Jose Conrado Benitez, Mrs. Marcos’ deputy in the old Ministry of Human Settlements during the regime of her late husband, recommended the creation of the fund.
Benitez, whose son Alfredo Abelardo is a Negros Occidental congressman, serves as consultant to the former first lady.
Marcos said her proposed PMDF could help the government attain the MDG objective of halving poverty in five years.
She said present government efforts are apparently not sufficient to attain such an objective.
“It has come to our attention that the present efforts have not met some major targets, so we have to double our initiatives to speed up our country’s drive towards our goals. It seems that based on official government reports, our poverty situation worsened today than when we started ten years ago. Yet, we only have five years left to meet these goals,” she said.
She noted that the poverty threshold went up from 13.5 percent of the population in 2003 to 14.6 percent in 2006.
“We must do everything in our power to ensure the fulfillment of our cause. When it comes to improving the quality of life of our people, there is no room for failure,” she said.
The proposed PMDF would be raised from P500 million and P100 million annual contributions from the Philippine Amusement and Gaming Corp. and the Philippine Charity Sweepstakes Office, respectively.
But Mrs.
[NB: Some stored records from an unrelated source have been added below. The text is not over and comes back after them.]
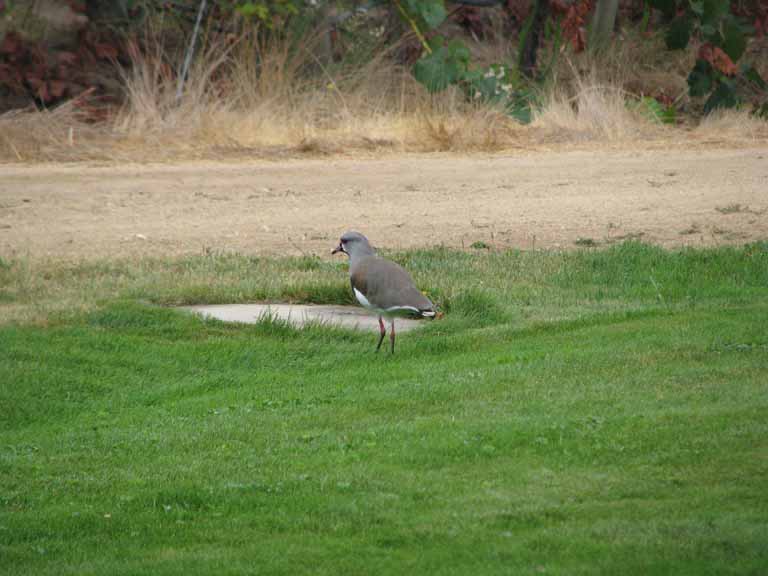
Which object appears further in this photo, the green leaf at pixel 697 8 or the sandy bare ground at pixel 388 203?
the green leaf at pixel 697 8

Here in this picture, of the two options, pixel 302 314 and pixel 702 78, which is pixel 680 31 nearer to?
pixel 702 78

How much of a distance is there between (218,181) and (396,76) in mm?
5027

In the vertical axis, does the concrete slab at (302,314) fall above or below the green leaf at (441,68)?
below

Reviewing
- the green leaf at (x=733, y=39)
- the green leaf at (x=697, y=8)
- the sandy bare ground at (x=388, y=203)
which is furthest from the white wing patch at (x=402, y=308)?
the green leaf at (x=733, y=39)

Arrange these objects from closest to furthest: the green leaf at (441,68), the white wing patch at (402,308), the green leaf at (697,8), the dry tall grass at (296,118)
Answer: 1. the white wing patch at (402,308)
2. the dry tall grass at (296,118)
3. the green leaf at (441,68)
4. the green leaf at (697,8)

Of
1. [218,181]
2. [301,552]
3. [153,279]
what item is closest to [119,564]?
[301,552]

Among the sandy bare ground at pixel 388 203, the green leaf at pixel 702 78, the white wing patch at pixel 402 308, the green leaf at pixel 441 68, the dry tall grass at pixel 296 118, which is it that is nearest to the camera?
the white wing patch at pixel 402 308

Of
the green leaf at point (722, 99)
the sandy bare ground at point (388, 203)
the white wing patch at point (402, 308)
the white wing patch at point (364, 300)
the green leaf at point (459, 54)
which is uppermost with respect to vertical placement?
the green leaf at point (459, 54)

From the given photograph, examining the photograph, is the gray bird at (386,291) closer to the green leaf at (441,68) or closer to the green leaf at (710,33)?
the green leaf at (441,68)

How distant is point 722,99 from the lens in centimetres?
1836

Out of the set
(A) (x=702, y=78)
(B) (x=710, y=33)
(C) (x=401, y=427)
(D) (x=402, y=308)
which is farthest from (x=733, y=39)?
(C) (x=401, y=427)

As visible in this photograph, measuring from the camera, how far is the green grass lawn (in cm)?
475

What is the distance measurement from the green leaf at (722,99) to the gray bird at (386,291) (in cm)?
1144

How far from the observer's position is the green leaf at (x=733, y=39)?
17812 mm
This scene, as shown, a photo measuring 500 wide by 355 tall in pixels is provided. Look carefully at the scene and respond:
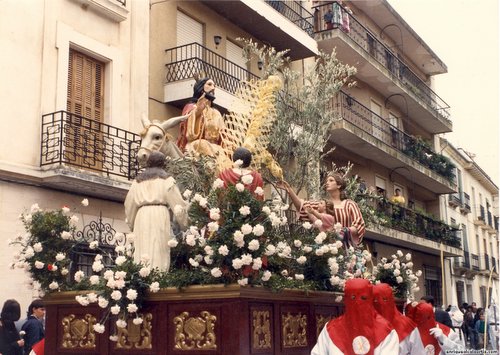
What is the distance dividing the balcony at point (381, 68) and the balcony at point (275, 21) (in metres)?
1.44

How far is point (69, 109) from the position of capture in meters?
13.6

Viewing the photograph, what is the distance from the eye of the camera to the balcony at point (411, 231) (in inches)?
947

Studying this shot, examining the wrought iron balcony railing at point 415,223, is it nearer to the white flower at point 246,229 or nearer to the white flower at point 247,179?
the white flower at point 247,179

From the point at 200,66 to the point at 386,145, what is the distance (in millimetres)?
10931

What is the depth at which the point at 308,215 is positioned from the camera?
23.5 feet

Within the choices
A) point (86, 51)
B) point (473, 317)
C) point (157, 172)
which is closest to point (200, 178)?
point (157, 172)

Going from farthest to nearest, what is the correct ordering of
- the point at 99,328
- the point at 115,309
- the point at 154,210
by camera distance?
the point at 154,210 < the point at 99,328 < the point at 115,309

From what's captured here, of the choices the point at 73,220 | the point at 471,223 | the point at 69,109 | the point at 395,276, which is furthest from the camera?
the point at 471,223

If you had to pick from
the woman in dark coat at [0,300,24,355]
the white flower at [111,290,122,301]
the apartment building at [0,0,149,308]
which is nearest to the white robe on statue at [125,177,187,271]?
the white flower at [111,290,122,301]

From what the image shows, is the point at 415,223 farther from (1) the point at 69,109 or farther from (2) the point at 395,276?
(2) the point at 395,276

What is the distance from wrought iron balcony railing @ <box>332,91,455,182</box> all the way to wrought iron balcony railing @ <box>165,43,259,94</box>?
5.22 metres

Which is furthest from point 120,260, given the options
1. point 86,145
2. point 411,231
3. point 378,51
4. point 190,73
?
point 378,51

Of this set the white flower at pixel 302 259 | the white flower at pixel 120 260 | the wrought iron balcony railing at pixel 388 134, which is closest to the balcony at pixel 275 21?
the wrought iron balcony railing at pixel 388 134

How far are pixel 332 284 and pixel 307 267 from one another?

Marcos envisions its biggest source of funding to come from overseas Filipino workers, who would be offered a “mutual fund subscription” plan.
The fund would also tap local and foreign donors. It would be used for poverty alleviation projects.
It would be administered by a board of trustees composed of a chairman to be appointed by the President and whose members would include representatives from rural bankers, governors, barangay communities, and the secretaries of finance, labor and economic planning.
Mrs. Marcos urged her colleagues to approve her proposal as soon as possible “given the urgency of the situation with 2015 looming within the next half-decade.”